Travel Tech

Anhand einer kurzen Geschichte des Erlösmanagements werden die Schlüssel definiert, anhand derer Airlines neue Umsatzpotenziale heben können. Bild: Amadeus

Amadeus Blog Warum gibt es zwölf Preise für ein und denselben Flugsitzplatz?

Die Flugtarifierung ist extrem komplex – das hat aber auch Vorteile für die Kunden. Interessante Ansichten im «Amadeus Blog» vom März.

Sie kennen das: Sie warten einen Tag mit der Flugbuchung, und der Preis hat sich um 250 Franken erhöht. Sie stellen fest, dass spätes Buchen oft ausserordentlich teuer kommt, manchmal aber auch zu Last-Minute-Schnäppchen führt. Und vielleicht haben Sie sich schon gefragt, warum es eigentlich ein und denselben Economy-Sitzplatz zu zwölf verschiedenen Tarifen gibt.

Möglicherweise vermuten Sie dahinter einfach das Spiel von Angebot und Nachfrage. Tatsächlich aber sind das Fälle von Erlösmanagement – einem komplexen, auf Algorithmen basierenden System mit dem Ziel, für jeden einzelnen Flug den Gewinn zu maximieren. Es basiert auf Nachfrageprognosen, Kundensegmentierungen und der Optimierung von Verfügbarkeiten, indem entschieden wird, wie viele Sitzplätze zu jedem gegebenen Zeitpunkt für jedes Tarifniveau verkauft werden.

Grundprinzip ist die Preisdifferenzierung durch Segmentierung – also die Strategie, verschiedenen Kundentypen je nach Zahlungsbereitschaft verschiedene Preise für dasselbe Produkt zu berechnen. Ein Freizeitreisender wird für ein Economy-Ticket für den Flug von Zürich nach Barcelona mit einem Full-Service-Carrier vielleicht nur 200 Franken zu zahlen bereit sein, wenn er zwei Monate im Voraus bucht. Ein Manager dagegen, der durch seine Verpflichtungen zeitlich gebunden ist, wäre bereit, für denselben Sitzplatz 600 Franken hinzublättern. Das klingt zunächst ziemlich unfair, ist für die Wirtschaftlichkeit von Fluggesellschaften aber sehr wichtig. Im scharfen Wettbewerb mit hohen Fixkosten zählt jeder Franken.

### VERFÜGBARE DATEN
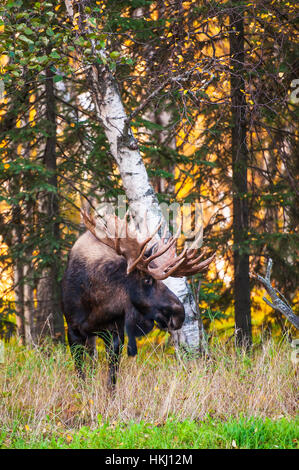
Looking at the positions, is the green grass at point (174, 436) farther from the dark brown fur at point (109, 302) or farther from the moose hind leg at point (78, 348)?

### AUFGABEN
• A. Wie viel wäre ein Manager laut dem Text zur Flugtarifierung bereit, für den Economy-Sitzplatz von Zürich nach Barcelona zu zahlen?
• B. Erweitere den Text über die Flugtarifierung um eine Fortsetzung, die direkt an seinen letzten Satz anschließt.
Die Daten werden hier nicht gebraucht.

### SCHRIFTLICHE ANTWORTEN
• A. 600 Franken.

• B.
Tatsächlich hat das auch Vorteile für die Kunden. Einerseits erhalten so Reisende mit begrenztem Reisebudget die Chance auf ein günstiges Ticket, andererseits halten höhere Tarife Sitzplätze für die Reisenden frei, die sie wirklich brauchen, egal, zu welchem Preis.

Als alles noch einfach war

Erlösmanagement spielt für Fluggesellschaften seit vielen Jahren eine wichtige Rolle, und natürlich lief früher alles einfacher. In den 70er-Jahren war der Wettbewerb noch nicht so scharf, Flugtarife unterlagen stärkerer Regulierung, und die Fluggesellschaften hatten in der Regel sowieso nur zwei Tarifklassen im Angebot: Business und Economy. Diese Klassen waren klar voneinander abgegrenzt, und die Airlines hatten als Priorität ausgegeben, so viele Reisende wie möglich an Bord zu locken und gleichzeitig die Überbuchungen zu managen. Erlösmanagement hatte seinen Platz, war aber eher rudimentär angelegt.

In den 80er-Jahren legte der Wettbewerb deutlich zu, neue Strecken wurden eröffnet und die Preise sanken – Fluggesellschaften mussten sich etwas einfallen lassen, um wirtschaftlich zu bleiben. Die Zahl der Tarifklassen wuchs, man denke nur an die vielen Buchungsklassen (Y, B, E und so weiter) in der Economy-Serviceklasse. Sie wurden durch Tarifregeln wie Vorausbuchungsfrist, Mindestaufenthalt, Flugbeschränkungen und andere Dinge voneinander abgegrenzt. Das erlaubte eine genauere Kundensegmentierung zur Maximierung der Umsätze. Die Technik war weit genug fortgeschritten, dass Fluggesellschaften anfangen konnten, für bestimmte Reisesegmente die Nachfrage vorherzusagen. Allerdings standen eher die Umsätze pro Segment im Mittelpunkt als die gesamte Reise.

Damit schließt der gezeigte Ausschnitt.